To do. Revise the records below so that each "dried leaf" becomes "fallen leaf", and leave every other part unchanged.

Excerpts of spatial question data:
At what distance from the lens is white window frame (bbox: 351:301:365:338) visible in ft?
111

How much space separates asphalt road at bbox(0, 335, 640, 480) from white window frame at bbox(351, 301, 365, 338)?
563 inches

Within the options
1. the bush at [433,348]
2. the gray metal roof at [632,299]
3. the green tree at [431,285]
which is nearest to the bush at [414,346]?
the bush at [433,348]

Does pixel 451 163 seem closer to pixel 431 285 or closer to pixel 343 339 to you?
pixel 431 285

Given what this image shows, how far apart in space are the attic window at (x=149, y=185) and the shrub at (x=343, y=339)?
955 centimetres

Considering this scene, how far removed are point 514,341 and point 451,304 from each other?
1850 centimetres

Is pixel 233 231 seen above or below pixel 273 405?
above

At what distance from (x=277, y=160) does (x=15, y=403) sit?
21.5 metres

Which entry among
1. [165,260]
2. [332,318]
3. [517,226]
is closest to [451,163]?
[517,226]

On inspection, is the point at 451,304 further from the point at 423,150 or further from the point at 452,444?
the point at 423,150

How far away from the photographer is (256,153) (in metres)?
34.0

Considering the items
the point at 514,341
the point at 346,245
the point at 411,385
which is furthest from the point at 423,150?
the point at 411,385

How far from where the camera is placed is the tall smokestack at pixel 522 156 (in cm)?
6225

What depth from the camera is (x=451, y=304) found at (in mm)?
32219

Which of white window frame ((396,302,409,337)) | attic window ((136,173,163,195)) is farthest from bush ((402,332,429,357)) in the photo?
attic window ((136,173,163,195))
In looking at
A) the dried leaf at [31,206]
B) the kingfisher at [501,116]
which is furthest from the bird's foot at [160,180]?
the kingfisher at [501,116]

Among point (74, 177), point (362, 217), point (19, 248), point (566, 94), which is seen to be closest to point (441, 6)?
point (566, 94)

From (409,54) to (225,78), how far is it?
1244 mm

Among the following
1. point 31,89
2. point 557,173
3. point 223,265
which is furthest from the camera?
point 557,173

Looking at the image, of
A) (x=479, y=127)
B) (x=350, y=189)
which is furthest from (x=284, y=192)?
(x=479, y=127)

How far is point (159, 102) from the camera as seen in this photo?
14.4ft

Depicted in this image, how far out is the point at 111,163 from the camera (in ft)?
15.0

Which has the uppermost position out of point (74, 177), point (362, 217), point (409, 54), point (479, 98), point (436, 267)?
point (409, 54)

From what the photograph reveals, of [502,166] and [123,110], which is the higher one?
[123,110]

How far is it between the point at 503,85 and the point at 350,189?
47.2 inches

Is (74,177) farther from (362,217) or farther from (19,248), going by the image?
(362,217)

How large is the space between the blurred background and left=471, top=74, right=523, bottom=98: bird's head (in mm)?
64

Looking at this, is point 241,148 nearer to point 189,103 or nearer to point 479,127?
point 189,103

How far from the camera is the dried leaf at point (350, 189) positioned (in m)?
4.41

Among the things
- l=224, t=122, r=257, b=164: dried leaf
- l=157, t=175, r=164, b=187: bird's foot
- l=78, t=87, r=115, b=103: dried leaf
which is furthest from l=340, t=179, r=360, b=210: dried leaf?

Result for this task.
At what distance from the lens is white window frame (bbox: 351:301:365:338) visible in ft?
111

How much space separates asphalt road at bbox(0, 335, 640, 480) from white window frame at bbox(351, 301, 365, 338)?
563 inches

Within the options
1. the bush at [433,348]
2. the gray metal roof at [632,299]
3. the green tree at [431,285]
which is nearest to the bush at [414,346]?
the bush at [433,348]

Does pixel 451 163 seem closer to pixel 431 285 or closer to pixel 343 339 to you?
pixel 431 285

Given what this image shows, how far apart in space are the attic window at (x=149, y=185) and the shrub at (x=343, y=339)?
955 centimetres

Considering this scene, how far removed are point 514,341 and point 451,304 from each other?
1850 centimetres

Is pixel 233 231 seen above or below pixel 273 405?
above

At what distance from (x=277, y=160) does (x=15, y=403) sit?
21.5 metres

Which entry among
1. [165,260]
2. [332,318]
3. [517,226]
is closest to [451,163]?
[517,226]

On inspection, is the point at 451,304 further from the point at 423,150 or further from the point at 452,444?
the point at 423,150

How far away from the photographer is (256,153) (in metres)?
34.0

Considering the items
the point at 514,341
the point at 346,245
the point at 411,385
which is furthest from the point at 423,150?
the point at 411,385

How far from where the camera is placed is the tall smokestack at pixel 522 156 (in cm)?
6225

What depth from the camera is (x=451, y=304) found at (in mm)?
32219

Which of white window frame ((396,302,409,337)) | attic window ((136,173,163,195)) is farthest from bush ((402,332,429,357)) in the photo?
attic window ((136,173,163,195))
In looking at
A) the fallen leaf at [31,206]
B) the kingfisher at [501,116]
which is furthest from the bird's foot at [160,180]?
the kingfisher at [501,116]

Among point (74, 177), point (362, 217), point (19, 248), point (566, 94), which is seen to be closest to point (441, 6)?
point (566, 94)

From (409,54) to (225,78), how far is it?
1244 mm

Among the following
1. point 31,89
2. point 557,173
3. point 223,265
which is furthest from the camera?
point 557,173

Looking at the image, of
A) (x=479, y=127)
B) (x=350, y=189)
which is furthest from (x=284, y=192)?
(x=479, y=127)

How far is point (159, 102) from the camera as seen in this photo?
14.4ft

Depicted in this image, how far out is the point at 111,163 from the camera (in ft)?
15.0

Which has the uppermost position out of point (74, 177), point (362, 217), point (409, 54), point (479, 98), point (436, 267)?
point (409, 54)

From what the photograph reveals, of [502,166] and [123,110], which is the higher one?
[123,110]

How far is it between the point at 503,85 and the point at 350,189?
47.2 inches

Is (74,177) farther from (362,217) or farther from (19,248), going by the image?
(362,217)

How large is the space between the blurred background and left=471, top=74, right=523, bottom=98: bird's head (in mm)?
64

Looking at this, is point 241,148 nearer to point 189,103 or nearer to point 479,127?
point 189,103

How far from the camera is the fallen leaf at point (350, 189) positioned (in m)?
4.41

Among the things
- l=224, t=122, r=257, b=164: fallen leaf
- l=157, t=175, r=164, b=187: bird's foot
- l=78, t=87, r=115, b=103: fallen leaf
which is furthest from l=340, t=179, r=360, b=210: fallen leaf?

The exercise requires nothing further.